Abstract

Following transcranial magnetic stimulation (TMS) at stimulation strength of 1.5 times the resting motor threshold, a silent period (SP) of approximately 180 ms duration can be observed in surface EMG-registrations of tonically activated small hand muscles. This SP is believed to be generated cortically and can be prolonged in stroke patients, but it is not known whether a prolongation of the SP has any functional significance. In order to answer the question of whether enhanced cortical inhibition can contribute to pathophysiology of motor dysfunction we studied stroke patients with clearly prolonged SP durations in the first dorsal interosseus muscle (> 2 times that of the intact side), but with normal magnetically evoked motor potentials. Sixteen patients out of a cohort of 174 consecutive patients presenting with acute hemiparetic stroke fulfilled the inclusion criteria. Serial TMS investigations were performed for up to 2 years post-stroke. In all patients, the SP duration decreased in parallel with clinical improvement. In two patients, intermittent clinical deterioration was accompanied by an increase in the SP duration.
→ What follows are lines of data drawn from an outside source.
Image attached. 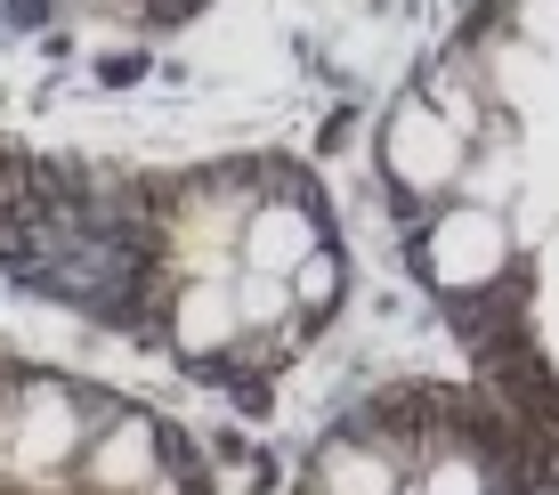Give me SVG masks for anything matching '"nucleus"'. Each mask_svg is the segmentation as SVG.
Wrapping results in <instances>:
<instances>
[{"instance_id":"obj_1","label":"nucleus","mask_w":559,"mask_h":495,"mask_svg":"<svg viewBox=\"0 0 559 495\" xmlns=\"http://www.w3.org/2000/svg\"><path fill=\"white\" fill-rule=\"evenodd\" d=\"M503 260H511V227L487 203H447L421 236V276L438 293H478V284L503 276Z\"/></svg>"},{"instance_id":"obj_2","label":"nucleus","mask_w":559,"mask_h":495,"mask_svg":"<svg viewBox=\"0 0 559 495\" xmlns=\"http://www.w3.org/2000/svg\"><path fill=\"white\" fill-rule=\"evenodd\" d=\"M462 130L438 114L430 98H406L390 114V130H381V163H390V179L397 187H414V196H430V187H454V170H462Z\"/></svg>"},{"instance_id":"obj_3","label":"nucleus","mask_w":559,"mask_h":495,"mask_svg":"<svg viewBox=\"0 0 559 495\" xmlns=\"http://www.w3.org/2000/svg\"><path fill=\"white\" fill-rule=\"evenodd\" d=\"M308 252H324V236H317V220H308L300 203H260V212L243 220V269L293 276Z\"/></svg>"},{"instance_id":"obj_4","label":"nucleus","mask_w":559,"mask_h":495,"mask_svg":"<svg viewBox=\"0 0 559 495\" xmlns=\"http://www.w3.org/2000/svg\"><path fill=\"white\" fill-rule=\"evenodd\" d=\"M236 333H243V309H236V284H219V276H195L179 293V309H170V341L187 357H219Z\"/></svg>"},{"instance_id":"obj_5","label":"nucleus","mask_w":559,"mask_h":495,"mask_svg":"<svg viewBox=\"0 0 559 495\" xmlns=\"http://www.w3.org/2000/svg\"><path fill=\"white\" fill-rule=\"evenodd\" d=\"M317 495H397V463L381 447H324L317 455Z\"/></svg>"},{"instance_id":"obj_6","label":"nucleus","mask_w":559,"mask_h":495,"mask_svg":"<svg viewBox=\"0 0 559 495\" xmlns=\"http://www.w3.org/2000/svg\"><path fill=\"white\" fill-rule=\"evenodd\" d=\"M236 309H243V333H267V326H284V317L300 309V300H293V276L243 269V276H236Z\"/></svg>"},{"instance_id":"obj_7","label":"nucleus","mask_w":559,"mask_h":495,"mask_svg":"<svg viewBox=\"0 0 559 495\" xmlns=\"http://www.w3.org/2000/svg\"><path fill=\"white\" fill-rule=\"evenodd\" d=\"M90 471H98L106 487H139L146 471H154V447H146V431L130 423V431H114V439H98V455H90Z\"/></svg>"},{"instance_id":"obj_8","label":"nucleus","mask_w":559,"mask_h":495,"mask_svg":"<svg viewBox=\"0 0 559 495\" xmlns=\"http://www.w3.org/2000/svg\"><path fill=\"white\" fill-rule=\"evenodd\" d=\"M293 300H300V309H333V300H341V252H333V244L308 252L293 269Z\"/></svg>"},{"instance_id":"obj_9","label":"nucleus","mask_w":559,"mask_h":495,"mask_svg":"<svg viewBox=\"0 0 559 495\" xmlns=\"http://www.w3.org/2000/svg\"><path fill=\"white\" fill-rule=\"evenodd\" d=\"M421 495H487V471H478L471 455H438L430 480H421Z\"/></svg>"}]
</instances>
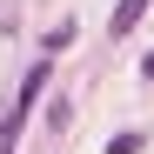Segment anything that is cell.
Wrapping results in <instances>:
<instances>
[{"instance_id":"7a4b0ae2","label":"cell","mask_w":154,"mask_h":154,"mask_svg":"<svg viewBox=\"0 0 154 154\" xmlns=\"http://www.w3.org/2000/svg\"><path fill=\"white\" fill-rule=\"evenodd\" d=\"M147 7H154V0H121V7L107 14V34H114V40H121V34H134V27H141V14H147Z\"/></svg>"},{"instance_id":"6da1fadb","label":"cell","mask_w":154,"mask_h":154,"mask_svg":"<svg viewBox=\"0 0 154 154\" xmlns=\"http://www.w3.org/2000/svg\"><path fill=\"white\" fill-rule=\"evenodd\" d=\"M40 94H47V60H34V67H27L20 94L7 100V114H0V154H14V147H20V127H27V114L40 107Z\"/></svg>"},{"instance_id":"3957f363","label":"cell","mask_w":154,"mask_h":154,"mask_svg":"<svg viewBox=\"0 0 154 154\" xmlns=\"http://www.w3.org/2000/svg\"><path fill=\"white\" fill-rule=\"evenodd\" d=\"M141 147H147L141 127H127V134H114V141H107V154H141Z\"/></svg>"}]
</instances>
In four patients, in addition to a markedly prolonged SP duration, the phenomenon of a complete inability to initiate voluntary muscle activity for several seconds, following TMS, could be observed in a number of trials ('motor arrest'). Detailed clinical analysis revealed that, in addition to hemiparesis, distinct motor disturbances in patients with SP prolongation could be observed. These motor disturbances resembled those of motor neglect and were characterized by motivationally dependent under-utilization of the affected arm, impairment of movement initiation, inability to maintain a constant force level and to scale forces, and impairment of individual finger movements. In 12 of the 16 patients at least one additional behavioural manifestation of neglect was present. We suggest that in stroke patients severe motor dysfunction may be caused by hyperactivity of cortical inhibitory interneurons rather than by direct lesions of descending motor tracts. Cortical hyperinhibition may, in turn, result from damage to any of a number of afferent pathways to the motor cortex which modulate local interneuronal activity.